● TASK OBJECTIVE: Transcribe each entry below exactly. Pictures do not go in the copy.

● TASK DATA:

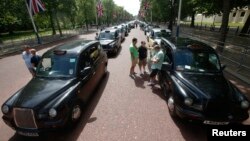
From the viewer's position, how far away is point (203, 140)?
151 inches

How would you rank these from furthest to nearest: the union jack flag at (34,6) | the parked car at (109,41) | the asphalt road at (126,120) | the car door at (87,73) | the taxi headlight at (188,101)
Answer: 1. the union jack flag at (34,6)
2. the parked car at (109,41)
3. the car door at (87,73)
4. the asphalt road at (126,120)
5. the taxi headlight at (188,101)

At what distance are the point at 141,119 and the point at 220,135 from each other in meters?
2.02

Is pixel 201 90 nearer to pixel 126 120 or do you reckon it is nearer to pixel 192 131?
pixel 192 131

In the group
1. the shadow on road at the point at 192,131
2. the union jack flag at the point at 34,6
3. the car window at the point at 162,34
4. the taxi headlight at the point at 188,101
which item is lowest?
the shadow on road at the point at 192,131

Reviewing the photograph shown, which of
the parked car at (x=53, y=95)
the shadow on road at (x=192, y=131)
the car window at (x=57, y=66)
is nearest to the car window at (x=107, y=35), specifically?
the parked car at (x=53, y=95)

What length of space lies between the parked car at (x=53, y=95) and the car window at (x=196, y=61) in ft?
10.2

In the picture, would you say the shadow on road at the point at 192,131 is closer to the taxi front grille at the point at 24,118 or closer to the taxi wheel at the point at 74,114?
the taxi wheel at the point at 74,114

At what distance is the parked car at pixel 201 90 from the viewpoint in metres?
3.75

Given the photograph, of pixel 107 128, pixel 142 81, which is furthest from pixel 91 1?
pixel 107 128

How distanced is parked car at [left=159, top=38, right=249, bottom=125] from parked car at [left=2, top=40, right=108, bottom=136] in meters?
2.78

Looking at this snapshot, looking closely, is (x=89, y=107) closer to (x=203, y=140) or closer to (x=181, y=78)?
(x=181, y=78)

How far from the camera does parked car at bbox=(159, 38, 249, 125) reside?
12.3 ft
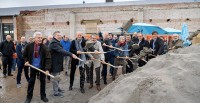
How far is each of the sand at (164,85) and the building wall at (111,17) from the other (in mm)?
21642

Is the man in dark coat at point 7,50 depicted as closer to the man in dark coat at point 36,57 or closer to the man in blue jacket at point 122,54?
the man in blue jacket at point 122,54

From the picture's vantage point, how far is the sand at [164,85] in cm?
451

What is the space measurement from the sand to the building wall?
21.6 metres

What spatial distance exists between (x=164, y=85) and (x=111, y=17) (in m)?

● SOLUTION FOR THIS EXERCISE:
From the viewer's position, how far away is point (203, 140)?
151 inches

How would you rank these from furthest to nearest: the union jack flag at (34,6) | the parked car at (109,41) | the asphalt road at (126,120) | the car door at (87,73) | the taxi headlight at (188,101)
Answer: 1. the union jack flag at (34,6)
2. the parked car at (109,41)
3. the car door at (87,73)
4. the asphalt road at (126,120)
5. the taxi headlight at (188,101)

At what distance are the point at 141,119 and the point at 220,135 from each other in meters?
2.02

Is pixel 201 90 nearer to pixel 126 120 or do you reckon it is nearer to pixel 192 131?
pixel 192 131

In the group
1. the shadow on road at the point at 192,131
2. the union jack flag at the point at 34,6
3. the car window at the point at 162,34
4. the taxi headlight at the point at 188,101
which item is lowest?
the shadow on road at the point at 192,131

Reviewing the photograph shown, which of
the parked car at (x=53, y=95)
the shadow on road at (x=192, y=131)
the car window at (x=57, y=66)
is nearest to the car window at (x=107, y=35), specifically?
the parked car at (x=53, y=95)

What length of space lies between the parked car at (x=53, y=95) and the car window at (x=196, y=61) in ft?
10.2

In the picture, would you say the shadow on road at the point at 192,131 is closer to the taxi front grille at the point at 24,118 or closer to the taxi wheel at the point at 74,114?
the taxi wheel at the point at 74,114

At what distance is the parked car at pixel 201 90 from the viewpoint in metres?
3.75

Given the photograph, of pixel 107 128, pixel 142 81, which is furthest from pixel 91 1?
pixel 107 128

How distanced is parked car at [left=159, top=38, right=249, bottom=125] from parked car at [left=2, top=40, right=108, bottom=136] in meters?
2.78

Looking at this snapshot, looking closely, is (x=89, y=107) closer to (x=203, y=140) or closer to (x=181, y=78)?
(x=181, y=78)

How far from the camera does parked car at bbox=(159, 38, 249, 125) reside?
12.3 ft
How far is each of the sand at (164,85) and the building wall at (111,17) from the other (in mm)?
21642

Is the man in dark coat at point 7,50 depicted as closer to the man in dark coat at point 36,57 or closer to the man in blue jacket at point 122,54?
the man in blue jacket at point 122,54

From the picture's vantage point, how far is the sand at [164,85] in cm?
451

What is the space measurement from the sand to the building wall?
21.6 metres

What spatial distance exists between (x=164, y=85) and (x=111, y=17) (in m)?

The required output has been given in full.